• [Goal]
Convert the items into a numbered list, starting at their first line and going on through the line that contains "438L286 404L263 397H219L184". Leave out any blank lines.
--- start of Information provided ---
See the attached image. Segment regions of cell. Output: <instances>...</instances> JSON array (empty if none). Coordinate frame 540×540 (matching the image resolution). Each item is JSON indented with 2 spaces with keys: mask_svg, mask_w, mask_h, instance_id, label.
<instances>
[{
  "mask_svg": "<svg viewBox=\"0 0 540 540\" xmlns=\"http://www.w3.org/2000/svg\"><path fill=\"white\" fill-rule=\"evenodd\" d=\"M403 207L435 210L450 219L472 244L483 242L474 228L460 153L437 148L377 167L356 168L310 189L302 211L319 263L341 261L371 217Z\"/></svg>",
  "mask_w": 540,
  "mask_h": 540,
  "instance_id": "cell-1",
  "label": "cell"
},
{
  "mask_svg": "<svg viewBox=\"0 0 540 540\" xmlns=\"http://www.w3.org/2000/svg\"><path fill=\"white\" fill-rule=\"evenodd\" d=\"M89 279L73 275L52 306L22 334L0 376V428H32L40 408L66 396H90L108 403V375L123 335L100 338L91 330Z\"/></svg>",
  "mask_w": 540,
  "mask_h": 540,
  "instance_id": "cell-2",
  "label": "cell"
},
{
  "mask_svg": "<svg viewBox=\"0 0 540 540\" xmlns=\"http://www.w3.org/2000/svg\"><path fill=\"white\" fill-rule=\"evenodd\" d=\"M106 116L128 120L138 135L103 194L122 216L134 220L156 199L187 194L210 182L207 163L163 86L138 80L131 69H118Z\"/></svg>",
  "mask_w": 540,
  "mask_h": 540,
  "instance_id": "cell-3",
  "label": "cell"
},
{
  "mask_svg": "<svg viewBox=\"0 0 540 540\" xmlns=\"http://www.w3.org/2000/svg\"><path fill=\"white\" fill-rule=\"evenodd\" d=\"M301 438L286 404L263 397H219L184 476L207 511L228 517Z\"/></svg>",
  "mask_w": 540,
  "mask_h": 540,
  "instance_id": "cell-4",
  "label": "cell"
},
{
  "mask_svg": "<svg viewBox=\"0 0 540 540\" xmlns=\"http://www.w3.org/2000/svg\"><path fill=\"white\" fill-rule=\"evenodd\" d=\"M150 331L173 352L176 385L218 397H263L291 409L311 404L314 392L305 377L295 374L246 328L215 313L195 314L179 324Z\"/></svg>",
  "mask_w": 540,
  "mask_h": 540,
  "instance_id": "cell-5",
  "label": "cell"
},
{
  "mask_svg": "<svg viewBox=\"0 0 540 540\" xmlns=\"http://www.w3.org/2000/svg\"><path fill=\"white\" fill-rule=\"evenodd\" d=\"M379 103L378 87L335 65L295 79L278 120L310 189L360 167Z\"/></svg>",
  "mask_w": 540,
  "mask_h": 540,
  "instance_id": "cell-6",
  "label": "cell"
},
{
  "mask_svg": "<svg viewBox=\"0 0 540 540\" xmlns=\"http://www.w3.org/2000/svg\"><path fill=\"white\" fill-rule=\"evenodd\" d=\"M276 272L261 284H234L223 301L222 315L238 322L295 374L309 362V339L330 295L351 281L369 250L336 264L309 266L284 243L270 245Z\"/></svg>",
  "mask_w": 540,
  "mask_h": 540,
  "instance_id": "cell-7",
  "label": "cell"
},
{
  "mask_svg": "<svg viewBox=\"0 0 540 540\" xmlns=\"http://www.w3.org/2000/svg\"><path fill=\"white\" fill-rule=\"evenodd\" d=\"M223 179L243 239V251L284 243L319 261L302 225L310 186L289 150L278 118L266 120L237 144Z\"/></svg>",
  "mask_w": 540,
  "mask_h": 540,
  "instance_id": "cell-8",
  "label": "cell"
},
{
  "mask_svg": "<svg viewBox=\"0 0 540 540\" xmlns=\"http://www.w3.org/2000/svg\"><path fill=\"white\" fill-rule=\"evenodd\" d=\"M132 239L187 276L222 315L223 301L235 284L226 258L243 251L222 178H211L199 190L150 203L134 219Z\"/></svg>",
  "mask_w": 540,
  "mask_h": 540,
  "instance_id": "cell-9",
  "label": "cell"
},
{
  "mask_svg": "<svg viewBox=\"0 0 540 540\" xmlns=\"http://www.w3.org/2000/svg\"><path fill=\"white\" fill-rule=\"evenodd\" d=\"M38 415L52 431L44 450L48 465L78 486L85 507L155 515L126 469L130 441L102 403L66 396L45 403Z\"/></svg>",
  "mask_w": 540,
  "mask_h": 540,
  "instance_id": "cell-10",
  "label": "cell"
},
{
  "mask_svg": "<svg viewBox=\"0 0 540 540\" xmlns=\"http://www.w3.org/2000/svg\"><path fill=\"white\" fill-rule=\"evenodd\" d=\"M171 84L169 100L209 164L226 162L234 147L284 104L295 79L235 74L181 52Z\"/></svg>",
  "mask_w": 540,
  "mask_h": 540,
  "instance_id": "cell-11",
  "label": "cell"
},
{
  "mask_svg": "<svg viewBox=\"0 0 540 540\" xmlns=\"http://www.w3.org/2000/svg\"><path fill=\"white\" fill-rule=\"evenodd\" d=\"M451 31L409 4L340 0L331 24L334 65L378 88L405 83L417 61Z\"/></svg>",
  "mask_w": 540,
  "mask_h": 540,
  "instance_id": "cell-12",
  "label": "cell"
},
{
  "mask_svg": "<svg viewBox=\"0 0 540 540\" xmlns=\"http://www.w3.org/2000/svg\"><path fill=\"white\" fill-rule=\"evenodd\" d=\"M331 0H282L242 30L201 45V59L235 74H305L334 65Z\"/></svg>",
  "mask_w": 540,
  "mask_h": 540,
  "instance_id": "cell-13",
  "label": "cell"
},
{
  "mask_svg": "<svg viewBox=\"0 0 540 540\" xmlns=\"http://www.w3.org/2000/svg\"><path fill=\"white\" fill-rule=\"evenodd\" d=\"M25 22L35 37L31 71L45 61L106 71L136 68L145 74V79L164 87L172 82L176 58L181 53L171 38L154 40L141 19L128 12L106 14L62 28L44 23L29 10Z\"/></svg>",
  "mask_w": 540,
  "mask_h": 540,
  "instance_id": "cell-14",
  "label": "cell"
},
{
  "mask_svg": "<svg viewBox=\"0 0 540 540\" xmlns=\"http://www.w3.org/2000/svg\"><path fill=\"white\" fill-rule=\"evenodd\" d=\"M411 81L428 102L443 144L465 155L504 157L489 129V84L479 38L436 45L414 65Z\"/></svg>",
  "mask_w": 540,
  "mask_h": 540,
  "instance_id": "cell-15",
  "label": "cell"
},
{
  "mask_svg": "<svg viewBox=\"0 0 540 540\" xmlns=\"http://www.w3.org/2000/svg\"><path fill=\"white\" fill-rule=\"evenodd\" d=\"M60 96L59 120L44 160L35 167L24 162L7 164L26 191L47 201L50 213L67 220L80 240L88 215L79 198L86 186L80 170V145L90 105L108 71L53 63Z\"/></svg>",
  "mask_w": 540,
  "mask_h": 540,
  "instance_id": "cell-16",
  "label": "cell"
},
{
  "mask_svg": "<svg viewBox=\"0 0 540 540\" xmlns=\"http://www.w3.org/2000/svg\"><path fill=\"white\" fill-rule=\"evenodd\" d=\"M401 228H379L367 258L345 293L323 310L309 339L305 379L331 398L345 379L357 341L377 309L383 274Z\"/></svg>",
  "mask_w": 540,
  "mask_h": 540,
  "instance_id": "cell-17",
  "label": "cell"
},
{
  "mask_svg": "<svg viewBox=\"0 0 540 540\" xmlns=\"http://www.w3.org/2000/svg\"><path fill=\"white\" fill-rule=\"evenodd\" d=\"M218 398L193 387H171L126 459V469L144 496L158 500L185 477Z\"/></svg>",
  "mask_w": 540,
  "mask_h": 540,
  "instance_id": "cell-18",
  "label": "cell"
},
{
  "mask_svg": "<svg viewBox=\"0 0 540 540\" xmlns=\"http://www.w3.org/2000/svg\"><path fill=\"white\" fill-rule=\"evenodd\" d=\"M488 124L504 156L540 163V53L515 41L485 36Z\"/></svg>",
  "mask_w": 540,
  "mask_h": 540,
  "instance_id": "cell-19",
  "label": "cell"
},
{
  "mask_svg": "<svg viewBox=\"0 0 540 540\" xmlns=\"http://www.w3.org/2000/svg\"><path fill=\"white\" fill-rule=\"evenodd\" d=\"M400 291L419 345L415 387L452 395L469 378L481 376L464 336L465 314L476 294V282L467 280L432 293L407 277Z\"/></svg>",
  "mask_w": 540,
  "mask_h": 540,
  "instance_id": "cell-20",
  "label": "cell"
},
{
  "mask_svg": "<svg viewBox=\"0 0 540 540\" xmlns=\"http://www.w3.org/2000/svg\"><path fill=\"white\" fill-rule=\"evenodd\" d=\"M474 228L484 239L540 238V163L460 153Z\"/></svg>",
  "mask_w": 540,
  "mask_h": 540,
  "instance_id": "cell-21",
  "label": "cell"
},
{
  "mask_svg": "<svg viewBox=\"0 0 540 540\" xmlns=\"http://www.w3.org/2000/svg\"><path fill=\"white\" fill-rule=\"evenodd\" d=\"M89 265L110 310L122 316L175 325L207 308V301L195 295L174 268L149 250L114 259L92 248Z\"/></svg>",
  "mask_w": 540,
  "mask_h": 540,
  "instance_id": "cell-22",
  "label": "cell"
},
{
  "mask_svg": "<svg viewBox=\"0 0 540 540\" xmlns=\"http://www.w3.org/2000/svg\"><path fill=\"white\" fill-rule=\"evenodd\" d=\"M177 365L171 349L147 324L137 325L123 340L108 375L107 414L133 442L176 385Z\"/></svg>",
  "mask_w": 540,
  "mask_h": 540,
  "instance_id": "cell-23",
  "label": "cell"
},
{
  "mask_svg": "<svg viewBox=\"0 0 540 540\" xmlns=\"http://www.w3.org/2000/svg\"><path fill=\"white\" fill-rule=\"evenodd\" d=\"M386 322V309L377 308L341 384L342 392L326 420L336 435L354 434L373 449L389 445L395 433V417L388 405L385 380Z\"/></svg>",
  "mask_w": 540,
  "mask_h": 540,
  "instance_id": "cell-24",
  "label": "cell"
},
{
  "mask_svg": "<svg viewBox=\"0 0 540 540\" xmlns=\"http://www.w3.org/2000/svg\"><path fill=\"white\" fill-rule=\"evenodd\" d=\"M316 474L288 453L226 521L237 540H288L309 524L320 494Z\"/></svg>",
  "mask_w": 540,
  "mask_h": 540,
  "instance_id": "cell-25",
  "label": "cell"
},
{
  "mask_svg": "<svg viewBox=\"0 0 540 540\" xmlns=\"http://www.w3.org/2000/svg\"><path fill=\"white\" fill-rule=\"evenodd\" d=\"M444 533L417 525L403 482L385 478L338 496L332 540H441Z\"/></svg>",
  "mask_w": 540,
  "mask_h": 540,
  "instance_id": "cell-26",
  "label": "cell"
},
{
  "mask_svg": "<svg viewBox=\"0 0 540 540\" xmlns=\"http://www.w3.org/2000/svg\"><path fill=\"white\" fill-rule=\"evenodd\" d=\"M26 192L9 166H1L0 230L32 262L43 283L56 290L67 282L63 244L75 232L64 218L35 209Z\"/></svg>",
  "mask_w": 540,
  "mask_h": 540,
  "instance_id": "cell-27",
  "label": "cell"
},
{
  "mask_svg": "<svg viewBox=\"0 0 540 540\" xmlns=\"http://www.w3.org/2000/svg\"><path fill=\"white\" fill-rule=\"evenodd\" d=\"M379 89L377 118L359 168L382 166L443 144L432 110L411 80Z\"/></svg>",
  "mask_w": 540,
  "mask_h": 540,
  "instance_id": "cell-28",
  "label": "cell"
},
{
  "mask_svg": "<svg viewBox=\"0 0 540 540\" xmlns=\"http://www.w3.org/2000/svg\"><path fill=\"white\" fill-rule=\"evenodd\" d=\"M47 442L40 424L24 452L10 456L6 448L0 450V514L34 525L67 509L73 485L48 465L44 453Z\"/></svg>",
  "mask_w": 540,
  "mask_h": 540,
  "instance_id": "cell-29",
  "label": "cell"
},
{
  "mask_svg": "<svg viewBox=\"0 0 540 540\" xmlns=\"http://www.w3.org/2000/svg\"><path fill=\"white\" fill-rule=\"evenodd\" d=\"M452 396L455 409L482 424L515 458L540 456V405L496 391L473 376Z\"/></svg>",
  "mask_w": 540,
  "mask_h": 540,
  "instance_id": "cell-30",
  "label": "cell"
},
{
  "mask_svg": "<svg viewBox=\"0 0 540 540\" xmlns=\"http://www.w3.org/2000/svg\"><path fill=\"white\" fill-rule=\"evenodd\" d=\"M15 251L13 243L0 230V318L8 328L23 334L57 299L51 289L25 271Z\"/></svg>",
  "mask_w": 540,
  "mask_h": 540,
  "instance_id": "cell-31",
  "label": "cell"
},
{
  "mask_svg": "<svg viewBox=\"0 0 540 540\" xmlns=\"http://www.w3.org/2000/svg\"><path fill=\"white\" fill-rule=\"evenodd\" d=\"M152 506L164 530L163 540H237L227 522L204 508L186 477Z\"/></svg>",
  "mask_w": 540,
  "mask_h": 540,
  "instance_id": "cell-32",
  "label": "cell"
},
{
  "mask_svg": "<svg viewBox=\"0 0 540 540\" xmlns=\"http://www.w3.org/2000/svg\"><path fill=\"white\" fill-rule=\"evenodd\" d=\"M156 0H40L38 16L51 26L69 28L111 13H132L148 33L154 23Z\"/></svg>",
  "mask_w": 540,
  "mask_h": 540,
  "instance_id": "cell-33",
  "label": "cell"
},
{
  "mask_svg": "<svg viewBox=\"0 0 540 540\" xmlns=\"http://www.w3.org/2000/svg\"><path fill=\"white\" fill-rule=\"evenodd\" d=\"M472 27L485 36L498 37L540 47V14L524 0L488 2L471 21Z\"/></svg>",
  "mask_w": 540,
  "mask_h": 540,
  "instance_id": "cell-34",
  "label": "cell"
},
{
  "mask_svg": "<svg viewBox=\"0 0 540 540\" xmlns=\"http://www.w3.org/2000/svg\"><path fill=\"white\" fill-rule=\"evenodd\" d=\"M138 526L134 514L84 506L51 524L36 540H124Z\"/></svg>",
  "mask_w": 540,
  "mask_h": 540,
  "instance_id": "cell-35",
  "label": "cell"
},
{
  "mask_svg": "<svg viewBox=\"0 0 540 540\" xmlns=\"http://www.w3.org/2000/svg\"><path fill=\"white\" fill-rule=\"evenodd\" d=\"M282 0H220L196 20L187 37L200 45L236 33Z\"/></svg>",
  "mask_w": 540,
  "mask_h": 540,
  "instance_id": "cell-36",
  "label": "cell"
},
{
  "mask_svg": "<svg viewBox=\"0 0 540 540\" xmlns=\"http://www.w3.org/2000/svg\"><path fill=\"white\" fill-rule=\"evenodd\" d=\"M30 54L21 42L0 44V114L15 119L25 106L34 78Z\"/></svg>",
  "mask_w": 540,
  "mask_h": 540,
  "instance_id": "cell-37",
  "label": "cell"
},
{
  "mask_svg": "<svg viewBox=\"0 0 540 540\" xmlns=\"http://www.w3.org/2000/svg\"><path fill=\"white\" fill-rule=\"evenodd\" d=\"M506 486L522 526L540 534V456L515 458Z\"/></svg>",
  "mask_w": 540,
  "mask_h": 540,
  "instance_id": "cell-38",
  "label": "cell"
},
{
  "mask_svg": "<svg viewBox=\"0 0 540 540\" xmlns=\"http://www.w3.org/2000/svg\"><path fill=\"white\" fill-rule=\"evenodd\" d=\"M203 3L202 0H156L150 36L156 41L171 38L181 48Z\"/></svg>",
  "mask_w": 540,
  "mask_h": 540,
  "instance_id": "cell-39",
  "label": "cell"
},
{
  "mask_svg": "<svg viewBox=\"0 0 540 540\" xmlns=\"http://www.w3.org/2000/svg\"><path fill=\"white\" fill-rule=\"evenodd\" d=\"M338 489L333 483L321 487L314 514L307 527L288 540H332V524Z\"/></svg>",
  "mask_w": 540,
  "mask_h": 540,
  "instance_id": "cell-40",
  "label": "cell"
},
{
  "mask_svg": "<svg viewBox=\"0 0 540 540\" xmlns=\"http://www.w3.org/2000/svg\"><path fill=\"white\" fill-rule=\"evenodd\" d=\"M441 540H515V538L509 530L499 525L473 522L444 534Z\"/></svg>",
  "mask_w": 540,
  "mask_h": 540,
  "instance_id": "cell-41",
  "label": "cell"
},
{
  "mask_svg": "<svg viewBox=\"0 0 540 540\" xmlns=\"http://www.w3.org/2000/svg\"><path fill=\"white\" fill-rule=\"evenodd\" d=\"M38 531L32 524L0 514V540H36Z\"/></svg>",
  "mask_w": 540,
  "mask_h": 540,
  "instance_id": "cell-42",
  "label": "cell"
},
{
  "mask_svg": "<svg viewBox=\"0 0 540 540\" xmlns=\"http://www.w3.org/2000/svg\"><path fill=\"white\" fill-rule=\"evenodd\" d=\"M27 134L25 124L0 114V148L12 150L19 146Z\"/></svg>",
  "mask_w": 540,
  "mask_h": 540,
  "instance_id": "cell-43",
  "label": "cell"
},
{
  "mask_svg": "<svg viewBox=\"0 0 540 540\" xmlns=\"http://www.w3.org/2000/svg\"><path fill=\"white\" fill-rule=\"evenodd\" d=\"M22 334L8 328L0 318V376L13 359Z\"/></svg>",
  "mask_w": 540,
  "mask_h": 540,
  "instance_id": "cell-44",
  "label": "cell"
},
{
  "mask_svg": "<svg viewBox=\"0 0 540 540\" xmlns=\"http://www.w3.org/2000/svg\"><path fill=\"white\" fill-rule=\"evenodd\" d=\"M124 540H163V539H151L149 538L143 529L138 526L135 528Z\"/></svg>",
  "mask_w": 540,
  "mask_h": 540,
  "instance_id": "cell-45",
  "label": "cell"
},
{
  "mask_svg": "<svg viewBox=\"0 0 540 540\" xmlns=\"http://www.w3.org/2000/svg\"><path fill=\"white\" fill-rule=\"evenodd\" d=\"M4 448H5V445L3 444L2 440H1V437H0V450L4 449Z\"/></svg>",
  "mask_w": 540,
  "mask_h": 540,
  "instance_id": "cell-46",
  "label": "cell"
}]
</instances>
--- end of Information provided ---
• [Result of the task]
1. See the attached image. Segment regions of cell. Output: <instances>...</instances> JSON array (empty if none). Coordinate frame 540×540 (matching the image resolution). Each item is JSON indented with 2 spaces with keys: mask_svg, mask_w, mask_h, instance_id, label.
2. <instances>
3. [{
4.   "mask_svg": "<svg viewBox=\"0 0 540 540\" xmlns=\"http://www.w3.org/2000/svg\"><path fill=\"white\" fill-rule=\"evenodd\" d=\"M403 207L435 210L450 219L472 244L483 242L474 228L460 153L437 148L377 167L356 168L310 189L302 211L319 263L341 261L371 217Z\"/></svg>",
5.   "mask_w": 540,
6.   "mask_h": 540,
7.   "instance_id": "cell-1",
8.   "label": "cell"
9. },
10. {
11.   "mask_svg": "<svg viewBox=\"0 0 540 540\" xmlns=\"http://www.w3.org/2000/svg\"><path fill=\"white\" fill-rule=\"evenodd\" d=\"M89 279L73 275L52 306L22 334L0 376V428H32L40 408L66 396H90L108 403V375L123 335L100 338L91 330Z\"/></svg>",
12.   "mask_w": 540,
13.   "mask_h": 540,
14.   "instance_id": "cell-2",
15.   "label": "cell"
16. },
17. {
18.   "mask_svg": "<svg viewBox=\"0 0 540 540\" xmlns=\"http://www.w3.org/2000/svg\"><path fill=\"white\" fill-rule=\"evenodd\" d=\"M106 116L128 120L138 135L103 194L122 216L134 220L156 199L187 194L210 182L207 163L163 86L138 80L131 69H118Z\"/></svg>",
19.   "mask_w": 540,
20.   "mask_h": 540,
21.   "instance_id": "cell-3",
22.   "label": "cell"
23. },
24. {
25.   "mask_svg": "<svg viewBox=\"0 0 540 540\" xmlns=\"http://www.w3.org/2000/svg\"><path fill=\"white\" fill-rule=\"evenodd\" d=\"M301 438L286 404L263 397H219L184 476L207 511L228 517Z\"/></svg>",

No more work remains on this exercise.